Document passage -

This book covers the following series: Thunderbirds; The Herbs; The Owl Service; Catweazle; Ace of Wands; Mr Benn; The Changes; Children of the Stones; Midnight is a Place; Shillingbury Tales; The Box of Delights; Robin of Sherwood; Knights of God; Tube Mice. In addition, general essays explore: foreign language drama; BBC drama of the 1980s.
Catweazle: wizard pranks and timeless fun
I only have to see the name Catweazle to be magically transported in time, just as our hero was. Instead of being propelled from the 11th century to the 20th, however, I am catapulted backwards to the same destination from hi-tech 2025. I think of a tatterdemalion in monkish robes, darting hither and yon like a startled leveret, I think of spells and potions, a croaking toad, a metal castle in the sky and a cobwebby train station.
Played with consummate craft and impish guile by Geoffrey Bayldon, the character lived and breathed for just two series and 26 episodes between 1970 and 1971, though I remember repeats continuing well into that decade. He was the majestic creation of, and a deserved hit for, actor-turned-screenwriter Richard Carpenter. And this was to be no lightning (or sun) in a bottle. He went on to further success with The Boy from Space (1971), The Ghosts of Motley Hall (1976–8), Dick Turpin (1979–82) and Robin of Sherwood (1984–6), all of them remembered with warmth and fondness by an entire generation.

Collected data:
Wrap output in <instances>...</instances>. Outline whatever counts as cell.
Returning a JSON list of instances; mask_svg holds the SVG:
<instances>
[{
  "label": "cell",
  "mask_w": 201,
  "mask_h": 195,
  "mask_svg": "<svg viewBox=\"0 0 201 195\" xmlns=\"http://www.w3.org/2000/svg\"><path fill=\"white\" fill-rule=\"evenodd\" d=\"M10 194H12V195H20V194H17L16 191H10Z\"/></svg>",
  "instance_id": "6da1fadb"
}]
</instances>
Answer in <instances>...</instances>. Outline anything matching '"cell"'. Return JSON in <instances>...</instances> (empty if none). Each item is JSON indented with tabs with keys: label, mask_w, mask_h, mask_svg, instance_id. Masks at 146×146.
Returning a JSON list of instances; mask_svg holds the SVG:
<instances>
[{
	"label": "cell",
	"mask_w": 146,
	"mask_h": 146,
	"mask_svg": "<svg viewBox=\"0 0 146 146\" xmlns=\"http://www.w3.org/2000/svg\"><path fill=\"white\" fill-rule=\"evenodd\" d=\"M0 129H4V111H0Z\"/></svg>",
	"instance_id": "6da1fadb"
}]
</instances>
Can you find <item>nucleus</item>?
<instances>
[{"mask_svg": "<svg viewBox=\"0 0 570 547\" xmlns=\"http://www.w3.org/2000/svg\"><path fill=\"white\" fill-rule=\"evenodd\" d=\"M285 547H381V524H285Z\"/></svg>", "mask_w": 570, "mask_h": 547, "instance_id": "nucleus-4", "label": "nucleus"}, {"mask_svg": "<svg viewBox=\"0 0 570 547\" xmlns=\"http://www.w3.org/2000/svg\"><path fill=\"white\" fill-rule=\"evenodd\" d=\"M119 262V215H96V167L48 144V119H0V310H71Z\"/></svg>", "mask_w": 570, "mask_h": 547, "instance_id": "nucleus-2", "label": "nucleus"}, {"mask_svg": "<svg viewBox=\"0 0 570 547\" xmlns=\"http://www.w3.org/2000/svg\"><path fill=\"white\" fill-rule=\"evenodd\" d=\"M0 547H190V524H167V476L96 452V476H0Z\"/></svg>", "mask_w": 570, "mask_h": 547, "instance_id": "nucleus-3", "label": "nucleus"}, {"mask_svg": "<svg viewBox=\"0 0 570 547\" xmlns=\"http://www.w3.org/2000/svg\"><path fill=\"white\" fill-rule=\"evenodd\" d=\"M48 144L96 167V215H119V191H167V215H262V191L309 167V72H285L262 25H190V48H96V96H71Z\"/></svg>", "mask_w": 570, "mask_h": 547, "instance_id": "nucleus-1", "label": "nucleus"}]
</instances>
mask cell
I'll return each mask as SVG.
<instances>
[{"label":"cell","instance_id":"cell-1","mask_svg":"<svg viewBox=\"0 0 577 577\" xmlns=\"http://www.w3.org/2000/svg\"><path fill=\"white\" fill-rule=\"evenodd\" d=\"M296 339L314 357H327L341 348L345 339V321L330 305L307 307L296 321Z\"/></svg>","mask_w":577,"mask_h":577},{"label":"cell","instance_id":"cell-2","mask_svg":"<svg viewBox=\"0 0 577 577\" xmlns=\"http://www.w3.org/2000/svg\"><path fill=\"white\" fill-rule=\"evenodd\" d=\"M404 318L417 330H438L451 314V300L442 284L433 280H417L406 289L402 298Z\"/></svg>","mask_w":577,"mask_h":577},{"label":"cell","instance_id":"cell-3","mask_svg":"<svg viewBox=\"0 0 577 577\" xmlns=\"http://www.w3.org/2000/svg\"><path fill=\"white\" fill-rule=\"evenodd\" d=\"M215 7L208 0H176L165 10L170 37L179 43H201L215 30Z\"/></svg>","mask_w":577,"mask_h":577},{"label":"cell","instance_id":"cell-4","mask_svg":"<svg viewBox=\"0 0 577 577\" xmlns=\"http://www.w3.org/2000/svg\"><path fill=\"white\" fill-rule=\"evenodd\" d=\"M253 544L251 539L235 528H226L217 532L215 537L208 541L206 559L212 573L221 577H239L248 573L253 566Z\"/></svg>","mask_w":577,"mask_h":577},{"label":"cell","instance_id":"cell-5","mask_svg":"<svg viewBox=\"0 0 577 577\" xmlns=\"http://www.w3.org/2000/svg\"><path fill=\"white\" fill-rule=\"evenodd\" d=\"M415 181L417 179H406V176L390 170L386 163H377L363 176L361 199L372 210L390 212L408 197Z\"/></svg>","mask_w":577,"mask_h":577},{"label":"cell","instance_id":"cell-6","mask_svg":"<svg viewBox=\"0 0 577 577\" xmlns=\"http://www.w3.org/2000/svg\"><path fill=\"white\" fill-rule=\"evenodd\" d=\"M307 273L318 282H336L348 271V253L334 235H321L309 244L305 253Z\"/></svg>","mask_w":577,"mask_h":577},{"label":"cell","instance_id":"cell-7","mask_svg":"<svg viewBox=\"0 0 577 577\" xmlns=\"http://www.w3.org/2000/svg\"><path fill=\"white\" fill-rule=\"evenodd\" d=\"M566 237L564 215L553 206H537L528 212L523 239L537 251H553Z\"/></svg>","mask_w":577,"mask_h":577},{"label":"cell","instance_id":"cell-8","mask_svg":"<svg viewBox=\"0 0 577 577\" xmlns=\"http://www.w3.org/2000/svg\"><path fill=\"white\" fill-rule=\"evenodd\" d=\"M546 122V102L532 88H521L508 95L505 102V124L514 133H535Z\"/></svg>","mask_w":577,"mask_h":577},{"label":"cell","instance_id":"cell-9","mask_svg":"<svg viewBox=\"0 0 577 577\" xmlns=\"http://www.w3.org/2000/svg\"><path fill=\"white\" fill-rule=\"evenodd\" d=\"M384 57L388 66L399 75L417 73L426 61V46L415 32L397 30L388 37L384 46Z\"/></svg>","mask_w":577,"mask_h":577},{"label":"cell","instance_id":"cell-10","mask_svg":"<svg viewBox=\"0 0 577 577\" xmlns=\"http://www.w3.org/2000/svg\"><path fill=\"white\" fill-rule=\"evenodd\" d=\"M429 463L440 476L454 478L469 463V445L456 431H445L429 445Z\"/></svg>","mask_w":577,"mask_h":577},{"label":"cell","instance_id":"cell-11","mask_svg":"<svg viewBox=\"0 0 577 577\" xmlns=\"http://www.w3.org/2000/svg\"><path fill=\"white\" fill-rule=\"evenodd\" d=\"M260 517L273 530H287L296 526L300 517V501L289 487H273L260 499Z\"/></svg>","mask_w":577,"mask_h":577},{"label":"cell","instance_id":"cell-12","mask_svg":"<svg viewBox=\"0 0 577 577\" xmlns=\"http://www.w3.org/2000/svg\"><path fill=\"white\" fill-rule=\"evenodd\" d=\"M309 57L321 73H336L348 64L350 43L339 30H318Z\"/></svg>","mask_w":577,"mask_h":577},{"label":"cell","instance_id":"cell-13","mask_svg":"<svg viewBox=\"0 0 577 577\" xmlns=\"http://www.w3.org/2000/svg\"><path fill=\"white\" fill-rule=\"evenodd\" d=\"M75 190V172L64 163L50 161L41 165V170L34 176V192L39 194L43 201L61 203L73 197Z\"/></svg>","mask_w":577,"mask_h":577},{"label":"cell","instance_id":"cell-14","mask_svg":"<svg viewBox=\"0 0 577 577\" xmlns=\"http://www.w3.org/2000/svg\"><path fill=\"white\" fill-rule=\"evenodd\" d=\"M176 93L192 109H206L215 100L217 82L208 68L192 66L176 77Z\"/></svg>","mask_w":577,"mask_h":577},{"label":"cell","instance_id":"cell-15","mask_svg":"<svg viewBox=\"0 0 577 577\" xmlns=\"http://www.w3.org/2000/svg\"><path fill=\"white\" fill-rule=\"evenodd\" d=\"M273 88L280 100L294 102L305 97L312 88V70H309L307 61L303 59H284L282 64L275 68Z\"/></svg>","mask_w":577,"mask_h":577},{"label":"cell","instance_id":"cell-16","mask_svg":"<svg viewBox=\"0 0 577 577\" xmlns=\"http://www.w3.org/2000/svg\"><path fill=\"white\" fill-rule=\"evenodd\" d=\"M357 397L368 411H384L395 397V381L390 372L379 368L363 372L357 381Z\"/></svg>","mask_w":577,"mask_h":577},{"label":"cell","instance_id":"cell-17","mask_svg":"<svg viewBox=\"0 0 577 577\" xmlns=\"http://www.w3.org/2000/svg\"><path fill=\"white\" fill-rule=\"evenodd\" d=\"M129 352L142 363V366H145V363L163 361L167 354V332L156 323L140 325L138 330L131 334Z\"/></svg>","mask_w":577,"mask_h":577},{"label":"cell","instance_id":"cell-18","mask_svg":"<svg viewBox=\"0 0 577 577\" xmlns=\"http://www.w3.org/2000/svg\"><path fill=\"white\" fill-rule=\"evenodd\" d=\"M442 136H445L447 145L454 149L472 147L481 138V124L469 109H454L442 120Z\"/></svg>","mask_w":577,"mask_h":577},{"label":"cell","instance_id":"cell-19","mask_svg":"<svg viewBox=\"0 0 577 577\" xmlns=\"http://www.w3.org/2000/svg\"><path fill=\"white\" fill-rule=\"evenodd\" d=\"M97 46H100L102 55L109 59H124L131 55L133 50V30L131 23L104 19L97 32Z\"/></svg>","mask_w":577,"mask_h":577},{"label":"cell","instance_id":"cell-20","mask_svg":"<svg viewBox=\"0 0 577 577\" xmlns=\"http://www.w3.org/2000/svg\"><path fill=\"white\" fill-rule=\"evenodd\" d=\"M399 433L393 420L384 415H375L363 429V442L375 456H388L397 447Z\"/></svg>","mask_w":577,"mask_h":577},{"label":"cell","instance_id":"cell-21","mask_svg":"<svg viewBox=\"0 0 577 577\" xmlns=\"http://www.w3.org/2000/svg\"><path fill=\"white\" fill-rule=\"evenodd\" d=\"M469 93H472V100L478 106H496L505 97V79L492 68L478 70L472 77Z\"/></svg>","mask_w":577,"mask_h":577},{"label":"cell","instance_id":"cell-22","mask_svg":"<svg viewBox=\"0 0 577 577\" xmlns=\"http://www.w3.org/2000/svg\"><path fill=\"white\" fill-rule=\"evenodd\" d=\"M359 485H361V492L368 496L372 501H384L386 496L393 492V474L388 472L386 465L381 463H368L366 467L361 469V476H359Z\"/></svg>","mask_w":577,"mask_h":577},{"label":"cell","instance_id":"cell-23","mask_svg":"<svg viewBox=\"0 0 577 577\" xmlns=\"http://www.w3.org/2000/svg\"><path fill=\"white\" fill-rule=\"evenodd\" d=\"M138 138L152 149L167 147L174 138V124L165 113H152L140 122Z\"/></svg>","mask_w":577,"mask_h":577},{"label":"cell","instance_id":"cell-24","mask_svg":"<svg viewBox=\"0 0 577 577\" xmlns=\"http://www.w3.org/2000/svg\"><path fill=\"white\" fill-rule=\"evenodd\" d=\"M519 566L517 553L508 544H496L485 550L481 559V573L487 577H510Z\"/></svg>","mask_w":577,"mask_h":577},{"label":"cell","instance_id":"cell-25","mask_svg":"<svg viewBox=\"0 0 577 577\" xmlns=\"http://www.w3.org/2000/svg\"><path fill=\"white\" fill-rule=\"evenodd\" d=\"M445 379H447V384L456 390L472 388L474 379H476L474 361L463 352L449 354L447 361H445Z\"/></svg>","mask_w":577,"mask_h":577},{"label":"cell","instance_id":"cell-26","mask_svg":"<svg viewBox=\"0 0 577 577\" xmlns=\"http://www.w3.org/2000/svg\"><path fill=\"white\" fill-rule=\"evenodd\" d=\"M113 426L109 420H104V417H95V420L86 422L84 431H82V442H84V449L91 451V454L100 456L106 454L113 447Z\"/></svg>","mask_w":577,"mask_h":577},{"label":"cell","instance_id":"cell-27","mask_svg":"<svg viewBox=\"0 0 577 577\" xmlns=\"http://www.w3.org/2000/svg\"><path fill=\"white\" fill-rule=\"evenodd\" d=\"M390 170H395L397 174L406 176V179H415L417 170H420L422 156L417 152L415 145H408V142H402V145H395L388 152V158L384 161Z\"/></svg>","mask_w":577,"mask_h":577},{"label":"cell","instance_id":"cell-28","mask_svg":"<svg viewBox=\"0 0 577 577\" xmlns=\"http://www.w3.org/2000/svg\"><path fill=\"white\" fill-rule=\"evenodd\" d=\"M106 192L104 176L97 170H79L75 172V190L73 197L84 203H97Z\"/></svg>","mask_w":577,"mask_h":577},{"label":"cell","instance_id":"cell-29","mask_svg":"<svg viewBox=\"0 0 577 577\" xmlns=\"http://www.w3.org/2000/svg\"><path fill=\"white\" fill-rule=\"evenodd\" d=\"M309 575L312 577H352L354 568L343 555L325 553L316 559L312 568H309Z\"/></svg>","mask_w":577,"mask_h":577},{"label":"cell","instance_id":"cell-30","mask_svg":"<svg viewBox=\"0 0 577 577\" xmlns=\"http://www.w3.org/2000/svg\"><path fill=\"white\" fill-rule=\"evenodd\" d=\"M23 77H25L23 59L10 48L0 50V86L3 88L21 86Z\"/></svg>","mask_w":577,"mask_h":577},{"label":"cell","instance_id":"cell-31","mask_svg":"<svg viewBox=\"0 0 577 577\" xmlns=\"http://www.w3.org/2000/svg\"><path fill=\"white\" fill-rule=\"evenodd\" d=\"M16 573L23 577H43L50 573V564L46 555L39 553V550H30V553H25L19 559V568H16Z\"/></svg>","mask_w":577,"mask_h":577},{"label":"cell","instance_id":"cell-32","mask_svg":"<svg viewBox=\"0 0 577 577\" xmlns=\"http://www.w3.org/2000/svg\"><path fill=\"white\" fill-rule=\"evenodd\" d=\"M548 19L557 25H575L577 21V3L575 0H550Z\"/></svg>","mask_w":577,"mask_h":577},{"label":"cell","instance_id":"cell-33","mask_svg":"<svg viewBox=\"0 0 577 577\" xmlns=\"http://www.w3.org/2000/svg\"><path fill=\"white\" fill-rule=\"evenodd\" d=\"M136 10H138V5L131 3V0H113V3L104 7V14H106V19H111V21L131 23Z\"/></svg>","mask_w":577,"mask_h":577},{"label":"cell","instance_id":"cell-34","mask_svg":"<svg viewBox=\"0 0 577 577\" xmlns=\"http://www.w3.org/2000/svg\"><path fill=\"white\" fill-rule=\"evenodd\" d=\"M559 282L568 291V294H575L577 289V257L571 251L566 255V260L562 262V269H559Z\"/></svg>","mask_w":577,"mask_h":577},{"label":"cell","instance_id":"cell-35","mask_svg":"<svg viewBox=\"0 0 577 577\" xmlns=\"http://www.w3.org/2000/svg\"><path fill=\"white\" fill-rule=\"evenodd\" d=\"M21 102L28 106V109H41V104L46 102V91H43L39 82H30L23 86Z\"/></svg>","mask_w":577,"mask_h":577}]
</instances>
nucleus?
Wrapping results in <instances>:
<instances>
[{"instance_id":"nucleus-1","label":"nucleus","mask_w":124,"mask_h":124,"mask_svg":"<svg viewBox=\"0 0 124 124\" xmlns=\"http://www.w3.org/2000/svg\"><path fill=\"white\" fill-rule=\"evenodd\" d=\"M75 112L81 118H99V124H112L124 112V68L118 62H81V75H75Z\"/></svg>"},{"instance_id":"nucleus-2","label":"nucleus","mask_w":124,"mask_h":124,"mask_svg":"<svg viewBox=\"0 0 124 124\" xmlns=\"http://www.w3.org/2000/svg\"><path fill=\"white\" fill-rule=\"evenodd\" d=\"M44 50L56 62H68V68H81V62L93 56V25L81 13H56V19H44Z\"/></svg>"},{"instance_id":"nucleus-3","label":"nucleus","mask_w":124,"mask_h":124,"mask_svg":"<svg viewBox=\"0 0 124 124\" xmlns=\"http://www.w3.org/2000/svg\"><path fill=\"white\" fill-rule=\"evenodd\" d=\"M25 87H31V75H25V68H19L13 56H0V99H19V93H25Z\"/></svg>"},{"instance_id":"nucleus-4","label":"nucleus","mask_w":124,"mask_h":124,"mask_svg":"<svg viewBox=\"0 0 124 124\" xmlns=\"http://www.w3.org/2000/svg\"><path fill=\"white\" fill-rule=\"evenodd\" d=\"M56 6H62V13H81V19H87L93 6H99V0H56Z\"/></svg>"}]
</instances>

Things to do -
#1 Copy the portion of the Catweazle passage starting with "Played with consummate" and going on through "an entire generation.".
#2 In the Catweazle passage, which actor played the title character?
#3 Write the next part of the Catweazle passage, picking up right after its last sentence.

Task-by-task answers -
#1
Played with consummate craft and impish guile by Geoffrey Bayldon, the character lived and breathed for just two series and 26 episodes between 1970 and 1971, though I remember repeats continuing well into that decade. He was the majestic creation of, and a deserved hit for, actor-turned-screenwriter Richard Carpenter. And this was to be no lightning (or sun) in a bottle. He went on to further success with The Boy from Space (1971), The Ghosts of Motley Hall (1976–8), Dick Turpin (1979–82) and Robin of Sherwood (1984–6), all of them remembered with warmth and fondness by an entire generation.

#2 Geoffrey Bayldon.

#3
Catweazle was such an apt name: like a cat the protagonist always landed on his feet, like a weasel he wriggled his way out of any scrape – usually by a whisker. Famously, Carpenter came up with his idea for the show after seeing the name on a gatepost in the Sussex countryside, then he decided who that character was after seeing a “little old man” in a picture by Hieronymus Bosch. The subject of time travel fascinated him, specifically someone journeying forward to the present. “The only person who could make some sort of sense out of what they saw would be a magician who believed that he was in a world of new magic,” the writer once explained.
So it was that on 15 February 1970, ITV viewers first caught sight of a frightened, bedraggled, 11th-century wizard, evading Norman soldiers by uttering a spell before jumping in a pond. His emergence in “present-day” England would introduce him to a strange, sometimes terrifying but frequently wondrous world of sights and sounds. All of it, every last second, was captured on film, and that meant Catweazle preserved its spell from that moment on. There were many other reasons for this, which I’ll list, but chief among them for me was because…
HIS WORLD WAS MINE
Catweazle was filmed largely in fields, farms and forests – on location in Surrey for the Carrot era then Hertfordshire for Cedric’s. And much of my own childhood was played outdoors, in gardens and woods, climbing trees and constructing dens. Catweazle’s elevated home, Castle Saburac, fashioned from a disused water tower, was a step up, mind you. What my friends and I would have given for one of those!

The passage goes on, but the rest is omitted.